Request >>
Convert the items below into a two-column CSV with the header text,answer, one row per item. Put each field in double quotes, replace line breaks with spaces, and leave out the pictures.

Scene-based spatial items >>
+++

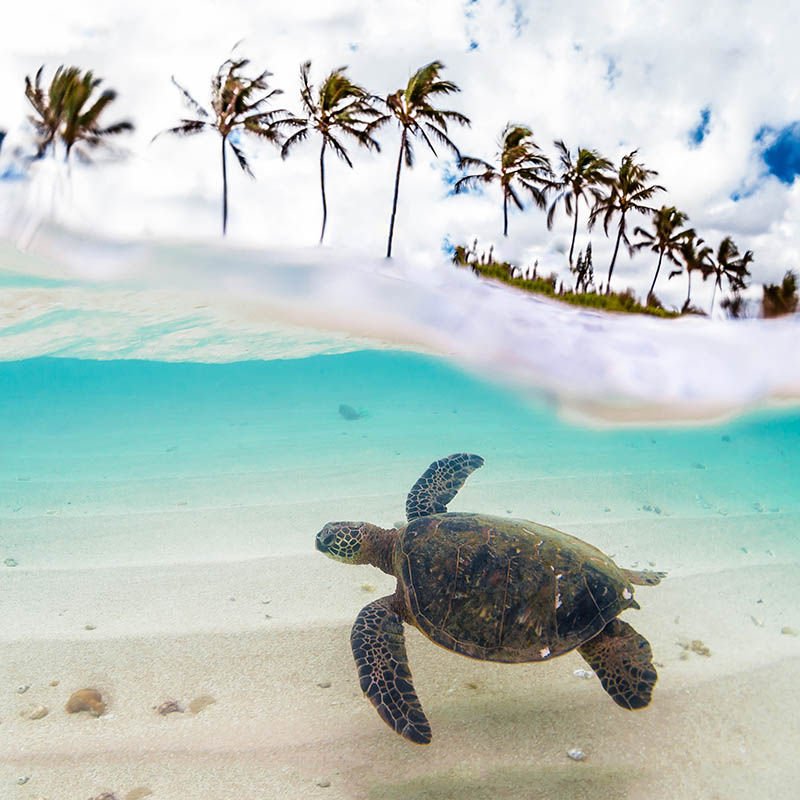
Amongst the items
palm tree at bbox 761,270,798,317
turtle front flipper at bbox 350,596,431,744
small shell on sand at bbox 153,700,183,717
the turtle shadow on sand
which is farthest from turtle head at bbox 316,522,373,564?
palm tree at bbox 761,270,798,317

+++

Written answer >>
text,answer
"Amongst the items palm tree at bbox 761,270,798,317 turtle front flipper at bbox 350,596,431,744 small shell on sand at bbox 153,700,183,717 the turtle shadow on sand which is farthest from turtle head at bbox 316,522,373,564?","palm tree at bbox 761,270,798,317"